WHAT’S THE STORY?

TODAY is the 65th anniversary of the first explosion of a hydrogen bomb. It took place on the tiny island of Elugelab in the Enewetak Atoll in the Pacific Islands.

The testing of the world’s first thermonuclear device took place at 07.15am local time on November 1, 1952. You can see it on YouTube.

Nothing would ever be the same again.

ELUGELAB?

DON’T bother looking for it on a map. It’s not there, and has not been since that fateful morning.

For Elugelab was destroyed in the explosion – literally removed from the face of the Earth.

Very few people even remember its name, for unlike the other atoll used by the Americans for their H-bomb tests, no one named a two-piece swimsuit after Elugelab or Enewetak.

WHY DID THE AMERICANS DO IT?

BECAUSE they could, and because the Soviet Union was also developing its own thermonuclear weaponry. Since the dropping of the atomic bombs – nuclear fission weapons – on Hiroshima and Nagasaki in August, 1945, the whole world knew of the destructive power of atomic weaponry, and the next stage in the arms race was to successfully construct and explode a thermonuclear weapon, a hydrogen bomb, whose destructive power would be many hundred times more powerful than the first two A-bombs.

The USA was determined to be first, not least because the Soviets had exploded their own atomic bomb in September 1949, and in that Cold War era, there was no- one in American politics seriously willing to propose that the race to develop the H-bomb should stop.

There was no-one in the USSR able to stand up to Stalin, who poured vast amounts of roubles into the development of the Soviet H-bomb and was very, very upset when the USA made it first.

Actually that’s not quite true about lack of opponents. For in America, no less a personage than Robert Oppenheimer, the father of the A-bomb and the scientist most often credited with America being able to be the first to use atomic weapons, pleaded with the authorities to stop the tests as they would only ignite an arms race.

The President at that time, Harry S Truman, ignored the calls from Oppenheimer and others and decided that the H-bomb should be built and tested. It would do the unpopular Truman no good, as he did not even get past the primaries in the 1952 election, but the process of exploding the H-bomb was set in train by him and he was still in power and approved the process in late October 1952.

WHAT DID BRITAIN HAVE TO SAY ABOUT IT?

VERY little, not least because on October 3, the UK’s first nuclear weapon, a plutonium bomb, was detonated in the Monte Bello islands off Western Australia. Britain was now the world’s third nuclear power.

There was also the Korean War going on, and the Chinese were on the offensive, so there was no chance of the USA or UK breaking the political “special relationship”, though that did not extend to the Americans sharing the H-bomb technology with Britain – that nuclear “special relationship” had ended in 1946.

The real determining factor was American political insistence on beating the Soviets to possession of what everyone knew would be the largest weapon in existence by some distance.

SO WHAT HAPPENED IN THE ATOLL THAT DAY?

AFTER some 11,500 American forcevs and civilian personnel swiftly constructed the necessary connections between the atoll’s 20-mile circle of islands, work began on observation and testing posts for Operation Ivy Mike, the codename for the first explosion.

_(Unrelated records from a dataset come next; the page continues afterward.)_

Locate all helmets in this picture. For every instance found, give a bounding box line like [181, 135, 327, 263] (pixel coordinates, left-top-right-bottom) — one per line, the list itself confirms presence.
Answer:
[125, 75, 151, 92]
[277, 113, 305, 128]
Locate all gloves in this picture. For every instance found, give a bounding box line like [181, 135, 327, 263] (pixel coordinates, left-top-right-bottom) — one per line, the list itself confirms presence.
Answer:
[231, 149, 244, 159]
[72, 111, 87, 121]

It was not a “bomb” as we understand it. Instead, the 82-ton device was built on the Elugelab site, looking more like a giant trailer than anything.

The actual exploding part inside the building was codenamed “Sausage”, and what a banger it proved to be. Built around a plutonium “spark plug”, uranium and deuterium provided the fuel for the thermonuclear reaction.

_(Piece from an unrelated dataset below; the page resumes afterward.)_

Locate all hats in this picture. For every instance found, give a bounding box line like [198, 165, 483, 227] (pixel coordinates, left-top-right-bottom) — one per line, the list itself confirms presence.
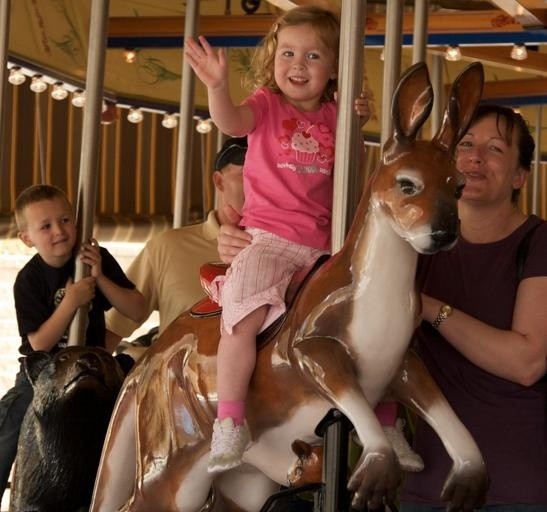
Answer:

Once ignited at a few seconds before 7.15am, in fractions of a second the fireball had spread outwards for two miles, and the mushroom cloud soared up 50,000 feet in less than 90 seconds. Eventually it would reach 135,000 ft and spread out for 100 miles.

Elugelab was replaced by a crater more than a mile in diameter and more than 160 feet deep.

Inside the fireball, the heat was so intense – hotter than the Sun – that two new synthetic elements were created, as discovered by scientists. They were called – with no irony intended – einsteinium and fermium after Albert Einstein and Enrico Fermi whose theories helped create the nuclear age.

THE AFTERMATH?

ENTIRELY predictable. A few days later General Dwight D Eisenhower won the US election and endorsed the development of an actual H-bomb. Stalin never lived to see a Soviet H-bomb – he died months before the first Russian test in August 1953 – but he had put in place the USSR’s own race for thermonuclear superiority.

Britain exploded its first H-bomb in 1957. By the end of the first decade of the 21st-century, nine countries had possession of thermonuclear weapons, with North Korea the latest.

None of the nine has used one in anger. Yet.